Hi
I’m working on a space based tycoon game and as a part of that air management is a feature.
But i can’t figure out how to simulate air flow and pressure between the rooms i create.
in my prototype i have a central (green) square being the Oxygene provider, and around that i can place new (white) squares. the idea is that when a new white square is connected to the green square air pressure should drop and air should flow to the white square slowly turning it blue based on the current air volume and pressure.
Edit: Also each room has an Air consumption rate, so if air generation can’t keep up the rooms should slowly run out of air.
it’s easy enough for me to figure out with only two rooms, but the moment that number increases im at loss
thanks in advance
Did something similar in a project a few years ago. Fire fighting kind of game, where the oxygen of a room would be important for both fire and survival.
My solution was definitely not a simulation, but it gave an okay feeling and a bunch of variables that the designer could tweak. Here’s a really rough description of my solution, in case it’ll help:
It involved a controller that would know all the rooms (they registered on spawn). This controller would call each room a few times per second. It would take three steps (which wouldn’t need to be carried out in the same frame).

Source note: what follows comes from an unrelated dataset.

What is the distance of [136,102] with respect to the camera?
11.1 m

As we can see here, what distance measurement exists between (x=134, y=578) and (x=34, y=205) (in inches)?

First it’d apply intake/usage of oxygen within each of the rooms.
Each room knew its neighbors and how much air flow could happen between them (door open/closed and such). So for the second step, the controller would then ask each room to see how much air would flow to the neighbors. These numbers were stored (oxygen gained/lost) for each room.
In step three, the controller would go over all the room again, and ask them to apply oxygen gained/lost. The reason for splitting step two and three up was to make sure that the order in which the rooms registered on the controller wouldn’t matter when progressing this.
This can have many solutions, easy solutions, which are not as precise and extremely complicated ones. First thing what comes to my mind is why not use small rigidbodies as air particles? Create them and apply slight force, they will fly into your corridors and “look like” air. You could apply smart mapping or just particle texture on those rigidbody points later on. Each of those particles could also contain some component which slightly moves them in random direction (or depending on some singleton manager) to ensure they will never actually stop.